EXERCISE — Give every line of the items below as a JSON list of strings, one string per line, with blank lines left out and the pictures omitted.

DATA PROVIDED —

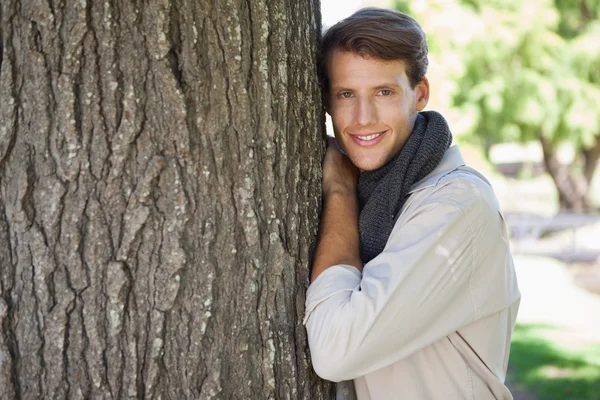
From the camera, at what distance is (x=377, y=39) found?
7.86ft

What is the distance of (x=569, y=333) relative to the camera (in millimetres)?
8453

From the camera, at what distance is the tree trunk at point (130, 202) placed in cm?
191

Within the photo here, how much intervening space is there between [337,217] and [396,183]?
0.75ft

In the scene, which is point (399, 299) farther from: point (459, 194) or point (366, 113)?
point (366, 113)

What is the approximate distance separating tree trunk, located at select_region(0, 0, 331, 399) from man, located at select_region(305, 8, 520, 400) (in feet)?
0.98

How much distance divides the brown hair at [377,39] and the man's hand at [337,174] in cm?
24

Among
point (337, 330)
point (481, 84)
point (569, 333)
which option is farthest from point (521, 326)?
point (337, 330)

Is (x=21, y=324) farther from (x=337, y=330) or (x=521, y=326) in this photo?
(x=521, y=326)

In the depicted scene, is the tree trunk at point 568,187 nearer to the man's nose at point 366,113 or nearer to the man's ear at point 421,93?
the man's ear at point 421,93

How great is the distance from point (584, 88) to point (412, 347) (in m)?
13.3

TASK OUTPUT —
[
  "From the camera, at what distance is (x=377, y=39) found?",
  "7.86ft",
  "What is the distance of (x=569, y=333) relative to the camera (in millimetres)?",
  "8453",
  "From the camera, at what distance is the tree trunk at point (130, 202) placed in cm?",
  "191",
  "Within the photo here, how much intervening space is there between [337,217] and [396,183]?",
  "0.75ft",
  "In the scene, which is point (399, 299) farther from: point (459, 194) or point (366, 113)?",
  "point (366, 113)",
  "What is the approximate distance separating tree trunk, located at select_region(0, 0, 331, 399) from man, located at select_region(305, 8, 520, 400) (in feet)?",
  "0.98",
  "How much distance divides the brown hair at [377,39] and the man's hand at [337,174] in cm?",
  "24",
  "Among",
  "point (337, 330)",
  "point (481, 84)",
  "point (569, 333)",
  "which option is farthest from point (521, 326)?",
  "point (337, 330)",
  "Is (x=21, y=324) farther from (x=337, y=330) or (x=521, y=326) in this photo?",
  "(x=521, y=326)",
  "In the depicted scene, is the tree trunk at point 568,187 nearer to the man's nose at point 366,113 or nearer to the man's ear at point 421,93?",
  "the man's ear at point 421,93",
  "How great is the distance from point (584, 88) to point (412, 347) (in m)?",
  "13.3"
]